Their results, which appear today in the journal Science, showed major difference in chocolate consumption depending on how many M&Ms people had imagined eating.
Those who had visualized swallowing 30 M&Ms ended up eating an average of between two and five chocolates at the end of the experiment - half as many as those who had imagined eating just three M&Ms. That group consumed an average of between five and nine candies.
In a series of follow-up experiments, the researchers found, people who imagined eating 30 cheese cubes ate half as much cheese compared to those who had imagined eating three cubes. That meant the finding wasn't a fluke somehow related to candy-covered chocolates.
Eating is what counts
Other experiments confirmed the finding in different ways.
Visualising M&M-eating, for example, didn't affect how much cheese people ate. Imagining that they were putting M&Ms into a bowl made no difference in how much candy people ate. Neither did imagining that they were putting three or 30 quarters into a laundry machine. And people who imagined eating more chocolate were less motivated to pile up candy-earning points in a click-heavy computer game.

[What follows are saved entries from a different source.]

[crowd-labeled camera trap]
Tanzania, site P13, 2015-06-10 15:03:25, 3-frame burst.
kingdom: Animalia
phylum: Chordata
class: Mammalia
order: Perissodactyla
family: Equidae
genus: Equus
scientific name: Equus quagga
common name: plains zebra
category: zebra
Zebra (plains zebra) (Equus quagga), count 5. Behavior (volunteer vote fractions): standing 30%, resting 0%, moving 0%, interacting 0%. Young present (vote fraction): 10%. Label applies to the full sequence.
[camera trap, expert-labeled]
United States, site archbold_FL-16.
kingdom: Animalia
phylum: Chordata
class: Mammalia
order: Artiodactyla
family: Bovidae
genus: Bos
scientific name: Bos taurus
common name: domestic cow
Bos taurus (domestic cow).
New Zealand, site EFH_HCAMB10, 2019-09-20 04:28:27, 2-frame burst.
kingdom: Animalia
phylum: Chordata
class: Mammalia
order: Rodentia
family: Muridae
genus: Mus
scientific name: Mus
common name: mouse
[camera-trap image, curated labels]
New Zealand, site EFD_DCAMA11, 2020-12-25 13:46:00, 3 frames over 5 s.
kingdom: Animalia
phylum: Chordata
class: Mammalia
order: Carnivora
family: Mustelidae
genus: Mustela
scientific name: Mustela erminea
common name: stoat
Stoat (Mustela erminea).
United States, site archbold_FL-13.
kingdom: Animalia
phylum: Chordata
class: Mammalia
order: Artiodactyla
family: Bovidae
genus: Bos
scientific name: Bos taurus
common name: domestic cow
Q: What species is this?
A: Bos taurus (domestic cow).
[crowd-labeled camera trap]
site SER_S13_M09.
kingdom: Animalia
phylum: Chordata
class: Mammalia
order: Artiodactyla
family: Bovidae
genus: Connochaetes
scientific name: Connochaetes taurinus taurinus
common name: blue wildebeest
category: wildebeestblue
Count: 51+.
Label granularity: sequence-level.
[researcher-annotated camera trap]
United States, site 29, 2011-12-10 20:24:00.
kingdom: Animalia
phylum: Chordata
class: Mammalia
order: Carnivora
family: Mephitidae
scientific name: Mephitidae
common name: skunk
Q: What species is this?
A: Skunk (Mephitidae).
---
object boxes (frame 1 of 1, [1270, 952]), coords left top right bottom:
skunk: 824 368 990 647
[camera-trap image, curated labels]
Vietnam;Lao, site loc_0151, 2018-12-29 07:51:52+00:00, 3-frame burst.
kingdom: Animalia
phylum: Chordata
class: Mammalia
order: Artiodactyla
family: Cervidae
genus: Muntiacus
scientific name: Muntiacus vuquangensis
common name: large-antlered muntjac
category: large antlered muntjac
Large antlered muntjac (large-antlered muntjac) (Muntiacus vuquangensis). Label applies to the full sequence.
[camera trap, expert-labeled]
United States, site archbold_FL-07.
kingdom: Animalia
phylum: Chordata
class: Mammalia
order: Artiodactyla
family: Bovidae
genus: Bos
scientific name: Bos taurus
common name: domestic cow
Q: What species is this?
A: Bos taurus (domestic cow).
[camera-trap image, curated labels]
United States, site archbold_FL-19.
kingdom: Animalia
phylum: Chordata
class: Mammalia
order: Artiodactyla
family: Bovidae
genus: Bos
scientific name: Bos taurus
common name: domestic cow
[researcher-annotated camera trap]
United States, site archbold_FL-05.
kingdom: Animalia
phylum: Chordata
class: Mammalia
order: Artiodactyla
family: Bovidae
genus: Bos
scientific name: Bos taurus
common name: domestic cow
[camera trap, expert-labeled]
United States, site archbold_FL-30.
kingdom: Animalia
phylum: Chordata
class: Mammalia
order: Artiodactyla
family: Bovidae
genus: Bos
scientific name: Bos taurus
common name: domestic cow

Together, the experiments showed that the mental effort of imagination is not what influences appetite. Rather, it's the act of thinking specifically about eating the food you want to avoid that may help you want less of it. In both the chocolate and the cheese examples, people's level of hunger had no effect on how much they ate.
Future experiments, Moweredge added, will look at whether visualising might work against smoking and other addictive behaviors.
Paul Rozin, a psychologist at the University of Pennsylvania, says because the experiments were done in a controlled laboratory environment, it's not yet clear whether visualising a feast would work as a real-world appetite-suppressing strategy. The study also did not look at dieters, who are known to do things like give up on eating well after consuming something calorie-busting, like a milkshake.
Still, Rozin says, the findings add to a growing field of research on a phenomenon called embodied cognition, which has been revealing blurred boundaries between thinking and doing. Holding a warm cup, for example, makes people act more warmly towards others. And hearing fictional stories affects people's emotions and behaviours, even when they know the stories aren't real.
"We know that many of the same brain areas are involved in visual imaging as in actual seeing," says Rozin. "The reason this is of some significance is that we're trying to reduce food intake as a general public health measure. This suggests there are some possible mental exercises that might do that."